Cuidadores y Familia en Parkinson, Seguridad del paciente en Alzheimer

El lavado de manos salva vidas.

Es momento de hacer un llamado para concientizar a la población de que un gesto tan simple como lavarse las manos con agua y jabón puede ser clave para la supervivencia de millones de personas.

Trabajo en equipo.


Esta práctica, considerada una actuación clave que salva vidas, no está tan extendida como podemos imaginar.

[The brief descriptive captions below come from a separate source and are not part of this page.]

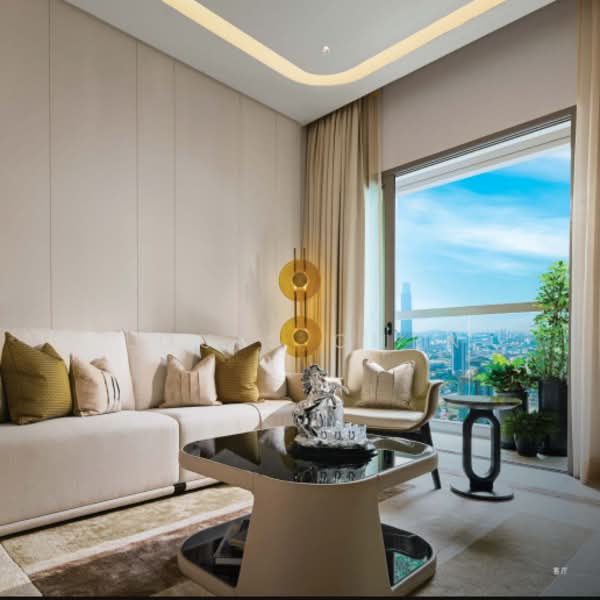 Service Residence for Sale at Pavilion Square - Louis Chen - Living Room - PropertyGuru.com.my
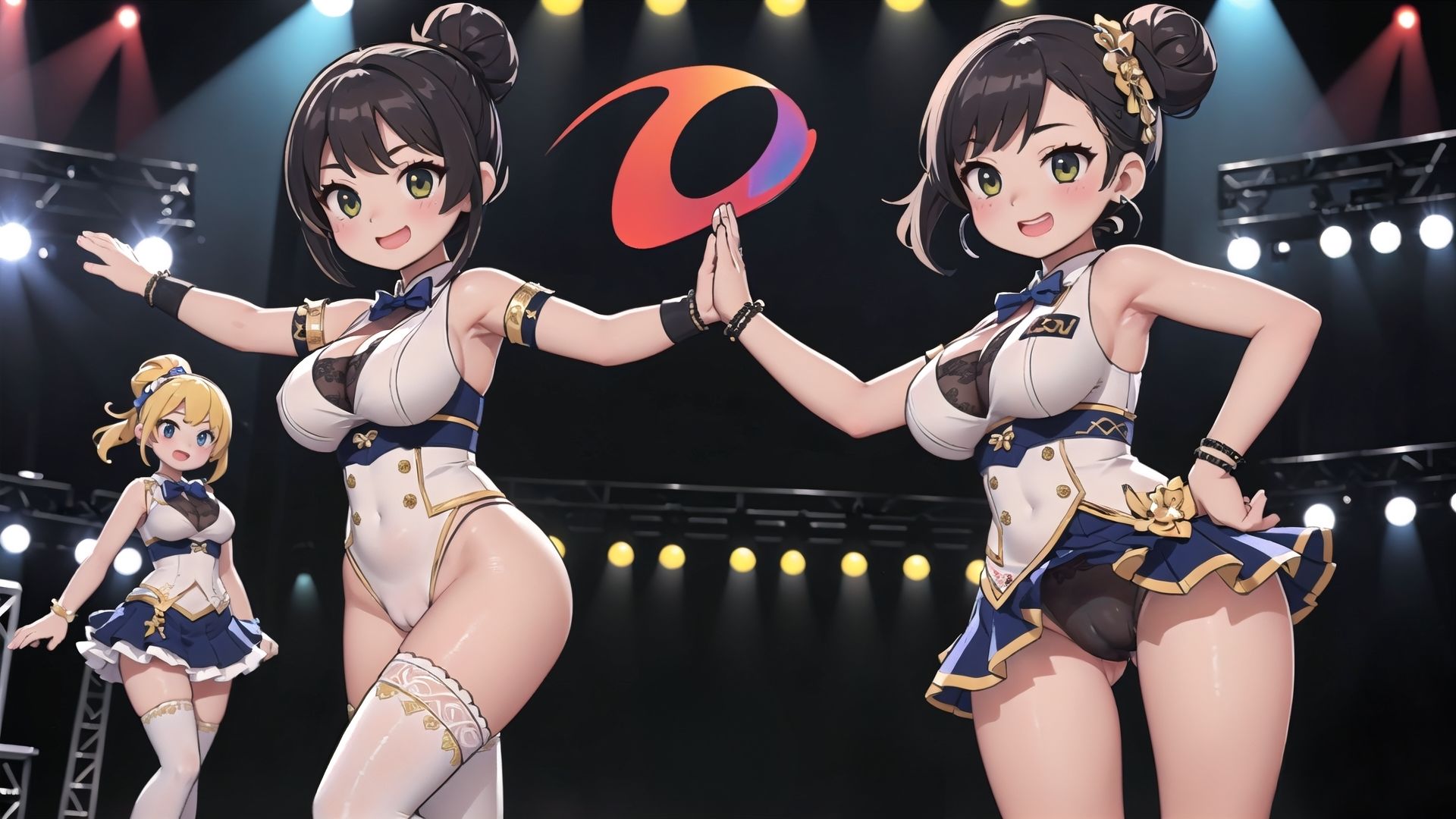 サンプル画像1:露出アイドルショー(あっさむむ) [d_287619]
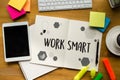 Working Work Smart Productive Effective Growth Development Pass Royalty Free Stock Photo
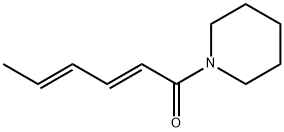 1-[(2E,4E)-1-Oxo-2,4-hexadienyl]piperidine Struktur
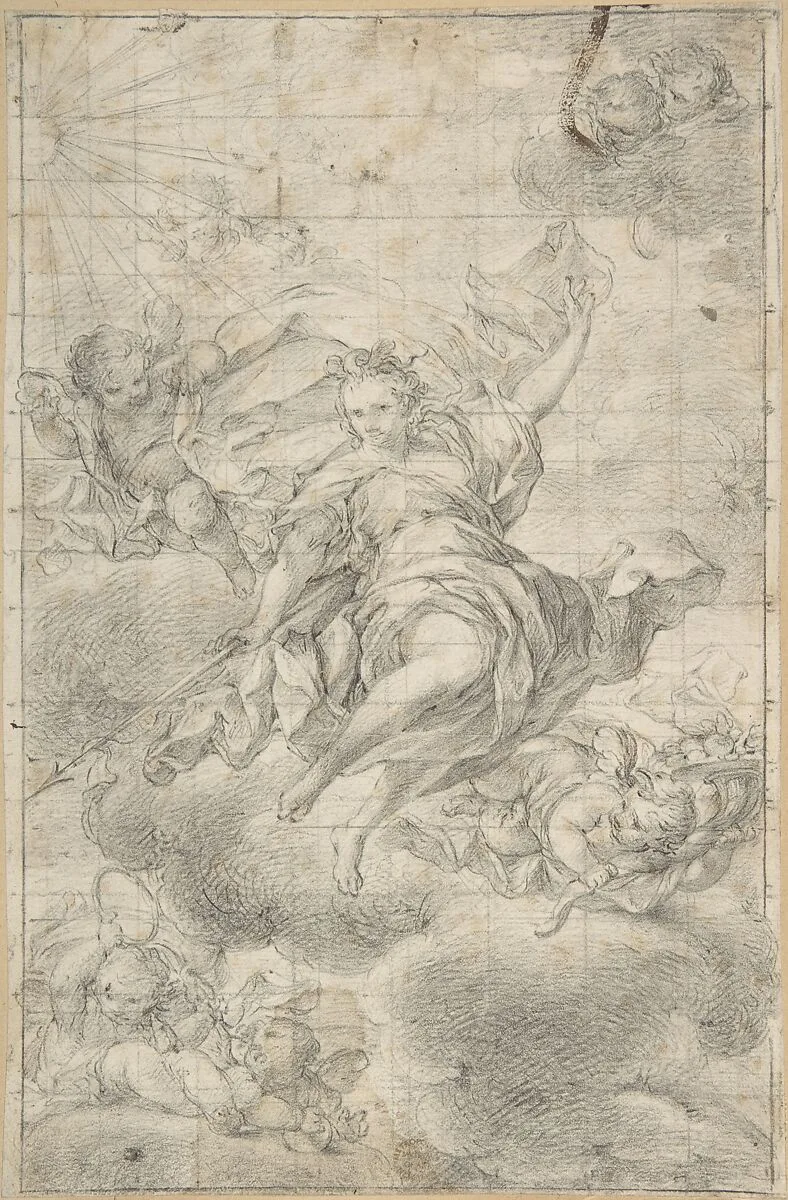 Design for a Ceiling Painting — Giovanni Larciani ("Master of the Kress Landscapes")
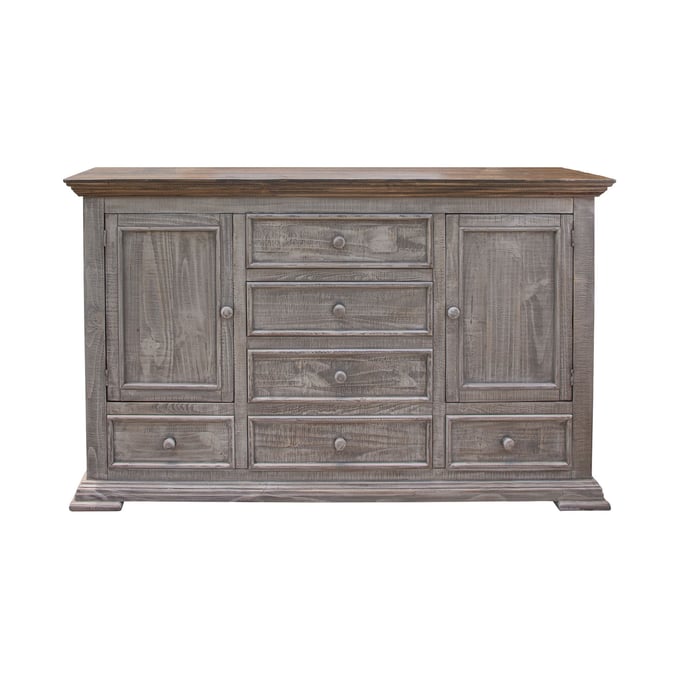 IFD Catalina Weathered Gray 6 Drawer Dresser IFD-4021DSR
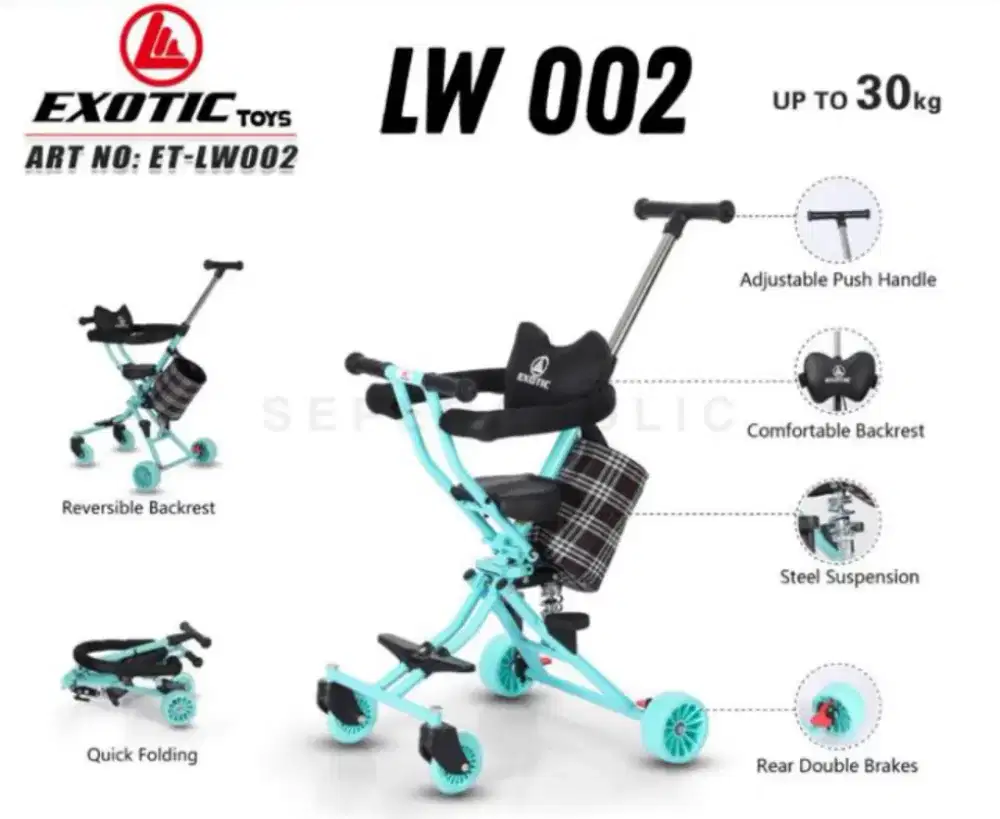 Magic Stroller Bekas Merk Exotic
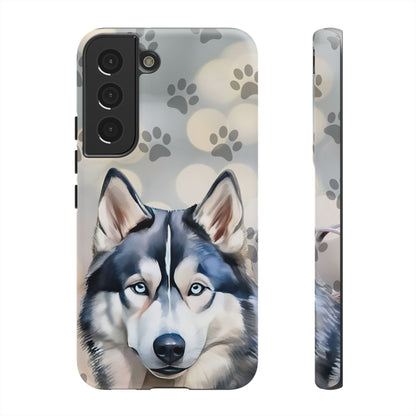 Siberian Husky Phone Cases by Tough Cases (Apple iPhone, Samsung Galaxy, and Google Pixel)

El lavado de manos con jabón es muy poco practicado: muchas personas en todo el mundo se lavan las manos sólo con agua porque creen que para tener las manos limpias es suficiente con quitar la suciedad visible.


Las manos son el principal vehículo de transmisión de infecciones durante la atención sanitaria y la vida diaria. En ellas existen miles de virus, bacterias, microbios, gérmenes, parásitos, hongos y gran cantidad de agentes infecciosos que son imperceptibles para el ojo humano. Mantener las manos limpias es un requisito obligado para evitar la transmisión de enfermedades e infecciones al resto del organismo.

Lavado de manos.

Por ese motivo, concebimos la prevención y el control de las infecciones como una responsabilidad individual y colectiva, en la que la higiene de manos es la medida más importante para evitar la transmisión de gérmenes patógenos y prevenir las infecciones. Cualquier trabajador sanitario, cuidador o persona implicada en el cuidado directo o indirecto del paciente y de nosotros mismos, debe implicarse en la higiene de manos, realizándose correctamente y en el momento adecuado.

A su vez es responsabilidad de cada uno de nosotros el proteger y prevenir infecciones asociadas a contacto directo con ambientes y vectores patógenos.

Enemigos invisibles

Mantener las manos libres de estos peligrosos organismos es sencillo, basta con lavarlas a diario y en varias ocasiones: al inicio y término de la jornada laboral, antes y después del contacto físico con personas, antes y después de realizar una tarea limpia o aséptica, cuando estén visiblemente sucias o contaminadas de polvo, cuando exista sospecha o prueba de exposición a organismos infectocontagiosos e inmediatamente después de una exposición accidental con objetos afilados.


También es una buena medida lavarse las manos tras usar el teclado de la computadora, cuando nos apoyamos en pasamanos de escaleras o tocamos manijas de puertas, al usar el teléfono o incluso al estrechar la mano de otras personas.


Algunos ejemplos de enfermedades en las que la transmisión se puede reducir mediante el lavado de manos son los resfriados comunes, la gripe, la hepatitis A, algunas gastroenteritis, infecciones con microorganismos resistentes y no resistentes a antibióticos, herpes, tos ferina, y la que actualmente aqueja nuestro mundo: COVID-19

Recuerda: “el poder está en nuestras manos”. Implica cinco pasos simples y eficaces (mojar, enjabonar, frotar, enjuagar, secar)
Es rápido, simple y puede evitar que cualquiera de nosotros se enferme. Lavarse las manos es ventajoso para todos, excepto para los microbios.